Sore throat and lymphadenopathy at the time of presentation were noted in 30% of our cases and this was paralleled by another study with similar findings.(11) In contrast, multiple studies observed sore throats in over 50% of the cases,(10–14) and a few had near 80% or above.(7–9). Similarly, higher frequencies (> 50%) of lymphadenopathy were observed in the majority in other studies.(6, 8–11) The low proportion of sore throat in our study may be explained by its early onset in the disease process and possible delay in diagnosis of AOSD, resulting in patients not recalling it along with the other manifestations. With regards to lymphadenopathy, variation may be explained by the dynamic lymph node changes during the disease process.
Pharmacological management of AOSD is centered around glucocorticoids, NSAIDs, and disease-modifying anti-rheumatic drugs (DMARDs).(15) The use of corticosteroids is considered the first-line therapy when systemic symptoms predominate – a recent study concluded that the use of high dose corticosteroids was more effective in inducing remission than the use of low dose corticosteroids. Prednisolone was used as a first-line agent for our patients.
Disease modifying anti-rheumatic drugs (DMARDs) and biologic agents constitute second-line therapies in case corticosteroids fail to initiate a clinical response. (16) According to a case report, once a day administration of IL-1 receptor antagonist Anakinra led to the reduction of the dose of corticosteroids – which was useful in controlling the side effects of corticosteroids such as the decompensation of Diabetes Mellitus. However, due to the hefty cost, it is not commonly used, (17) and it was not used in our patients either.
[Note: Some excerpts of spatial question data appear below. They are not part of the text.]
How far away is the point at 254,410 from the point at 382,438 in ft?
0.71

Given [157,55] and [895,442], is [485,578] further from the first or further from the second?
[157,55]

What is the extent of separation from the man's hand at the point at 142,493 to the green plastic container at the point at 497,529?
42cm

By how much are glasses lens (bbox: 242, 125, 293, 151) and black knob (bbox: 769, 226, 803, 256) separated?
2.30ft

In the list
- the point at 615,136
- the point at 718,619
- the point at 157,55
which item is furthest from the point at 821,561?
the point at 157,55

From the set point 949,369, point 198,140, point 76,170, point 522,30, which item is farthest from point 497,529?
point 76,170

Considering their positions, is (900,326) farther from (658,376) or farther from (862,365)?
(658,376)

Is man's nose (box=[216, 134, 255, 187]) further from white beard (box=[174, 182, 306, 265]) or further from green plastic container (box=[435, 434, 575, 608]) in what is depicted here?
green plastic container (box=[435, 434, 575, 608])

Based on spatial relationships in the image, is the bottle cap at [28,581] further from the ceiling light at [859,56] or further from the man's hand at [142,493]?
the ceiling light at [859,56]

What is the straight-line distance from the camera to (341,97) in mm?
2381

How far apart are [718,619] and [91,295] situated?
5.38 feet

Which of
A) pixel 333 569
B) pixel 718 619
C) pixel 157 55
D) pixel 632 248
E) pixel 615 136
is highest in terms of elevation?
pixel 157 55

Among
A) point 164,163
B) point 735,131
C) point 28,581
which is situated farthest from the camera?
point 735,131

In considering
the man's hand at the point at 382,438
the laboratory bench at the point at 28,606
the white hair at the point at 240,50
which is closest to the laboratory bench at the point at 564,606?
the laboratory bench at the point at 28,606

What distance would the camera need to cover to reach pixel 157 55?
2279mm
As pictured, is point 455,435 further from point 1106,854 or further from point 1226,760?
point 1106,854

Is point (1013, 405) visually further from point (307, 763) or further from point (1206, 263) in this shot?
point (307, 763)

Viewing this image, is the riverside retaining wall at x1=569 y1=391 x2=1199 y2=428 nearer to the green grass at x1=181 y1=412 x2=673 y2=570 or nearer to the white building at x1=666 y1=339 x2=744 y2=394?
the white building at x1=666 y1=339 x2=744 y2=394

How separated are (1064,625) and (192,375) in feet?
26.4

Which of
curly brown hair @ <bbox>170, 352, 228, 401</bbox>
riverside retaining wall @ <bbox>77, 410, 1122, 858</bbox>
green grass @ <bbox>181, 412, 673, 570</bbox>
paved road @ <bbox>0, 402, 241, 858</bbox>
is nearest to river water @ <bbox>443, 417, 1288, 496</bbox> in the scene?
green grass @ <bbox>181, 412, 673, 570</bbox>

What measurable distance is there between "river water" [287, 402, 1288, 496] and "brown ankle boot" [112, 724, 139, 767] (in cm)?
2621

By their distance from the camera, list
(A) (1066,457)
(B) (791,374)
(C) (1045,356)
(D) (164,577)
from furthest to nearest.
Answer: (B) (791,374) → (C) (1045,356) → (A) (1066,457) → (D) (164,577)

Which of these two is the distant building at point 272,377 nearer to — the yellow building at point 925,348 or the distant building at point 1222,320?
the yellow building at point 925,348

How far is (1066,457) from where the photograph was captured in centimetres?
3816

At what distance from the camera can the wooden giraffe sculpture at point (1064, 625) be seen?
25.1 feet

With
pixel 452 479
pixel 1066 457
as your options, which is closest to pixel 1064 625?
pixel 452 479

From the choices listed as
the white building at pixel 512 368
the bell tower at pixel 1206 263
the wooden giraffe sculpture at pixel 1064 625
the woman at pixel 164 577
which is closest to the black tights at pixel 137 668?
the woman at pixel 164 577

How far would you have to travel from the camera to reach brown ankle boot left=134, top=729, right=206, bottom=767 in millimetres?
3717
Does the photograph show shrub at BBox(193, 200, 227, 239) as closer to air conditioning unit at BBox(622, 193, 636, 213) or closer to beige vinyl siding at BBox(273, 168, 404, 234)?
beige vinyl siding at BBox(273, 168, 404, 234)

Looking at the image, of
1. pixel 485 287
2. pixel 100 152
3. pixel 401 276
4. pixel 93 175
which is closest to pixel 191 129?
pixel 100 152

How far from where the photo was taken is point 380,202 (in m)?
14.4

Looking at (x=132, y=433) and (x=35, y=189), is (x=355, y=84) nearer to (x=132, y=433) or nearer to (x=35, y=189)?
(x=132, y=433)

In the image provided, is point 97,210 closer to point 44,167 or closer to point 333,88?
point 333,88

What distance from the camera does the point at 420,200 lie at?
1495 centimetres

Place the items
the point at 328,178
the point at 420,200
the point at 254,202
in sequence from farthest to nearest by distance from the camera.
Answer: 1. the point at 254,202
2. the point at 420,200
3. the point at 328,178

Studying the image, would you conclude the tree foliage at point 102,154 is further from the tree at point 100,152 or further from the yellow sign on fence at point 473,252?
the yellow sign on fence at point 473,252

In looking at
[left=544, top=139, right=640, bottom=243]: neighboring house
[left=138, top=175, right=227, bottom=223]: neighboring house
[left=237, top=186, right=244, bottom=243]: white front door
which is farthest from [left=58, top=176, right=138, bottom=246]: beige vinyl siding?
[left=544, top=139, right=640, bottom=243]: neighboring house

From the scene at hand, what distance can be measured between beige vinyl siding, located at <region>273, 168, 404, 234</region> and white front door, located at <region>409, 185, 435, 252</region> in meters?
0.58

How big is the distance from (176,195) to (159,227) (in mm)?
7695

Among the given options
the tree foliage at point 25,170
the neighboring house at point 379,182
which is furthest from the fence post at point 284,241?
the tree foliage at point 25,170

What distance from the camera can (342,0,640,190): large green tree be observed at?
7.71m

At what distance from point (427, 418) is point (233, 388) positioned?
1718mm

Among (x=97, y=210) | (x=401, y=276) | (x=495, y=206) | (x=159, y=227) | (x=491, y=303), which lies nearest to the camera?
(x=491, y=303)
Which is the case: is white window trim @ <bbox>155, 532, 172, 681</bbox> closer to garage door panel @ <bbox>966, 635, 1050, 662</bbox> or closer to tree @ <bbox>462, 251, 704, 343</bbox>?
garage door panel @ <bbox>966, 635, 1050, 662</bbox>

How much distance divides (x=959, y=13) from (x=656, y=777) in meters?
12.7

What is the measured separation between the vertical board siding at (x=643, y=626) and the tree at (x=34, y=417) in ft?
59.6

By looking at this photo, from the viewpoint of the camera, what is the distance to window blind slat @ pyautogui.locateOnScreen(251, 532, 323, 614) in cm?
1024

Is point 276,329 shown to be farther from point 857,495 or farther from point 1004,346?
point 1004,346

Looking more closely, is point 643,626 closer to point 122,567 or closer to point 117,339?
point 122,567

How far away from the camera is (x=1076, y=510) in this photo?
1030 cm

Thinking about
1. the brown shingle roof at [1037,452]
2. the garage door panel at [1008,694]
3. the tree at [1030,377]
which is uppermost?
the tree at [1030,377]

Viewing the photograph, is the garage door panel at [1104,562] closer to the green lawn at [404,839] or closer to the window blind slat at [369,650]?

Therefore, wherever possible, tapering off steroids and switching to such alternatives can ensure better treatment compliance and prevent glucocorticoid related side effects.
MAS has been reported as the most severe complication of AOSD, seen in 10% with a mortality of 15.7% in one study, and an incidence of 15% with a high mortality rate between 10–41% in another.(3, 18) None of our patients were diagnosed with MAS likely due to the limited number of cases and the rarity of this complication. Interestingly, a lesser common complication associated with AOSD is pulmonary hypertension, (18) which was noted in 1 patient that presented with severe pulmonary arterial hypertension and associated cor pulmonale.
The only mortality reported in this study was of a 77-year old man. However, sufficient evidence is not present to support AOSD-related complications as the cause of death in this patient. One study reported the mean age of patients who died in hospitals as 62.4 years ± 3.1 and concluded that the older age and associated comorbidities were a predictive factor for the higher incidence of mortality in patients with AOSD.(19) Early identification of AOSD in an older patient therefore is more crucial.
This study highlights specific strengths as observed by the data and its interpretation. It assisted in the thorough analysis of AOSD symptoms and explored the Yamaguchi criteria extensively amongst all patients. Additionally, many of the frequencies observed in this study were comparable to those of other studies as well.
This study posed certain limitations. It was conducted in a single-center tertiary care hospital, and despite patients coming from all over the country, the patient sample’s epidemiological data is not reflective of the country’s population. Thus, limitations of this study should be considered alongside its findings.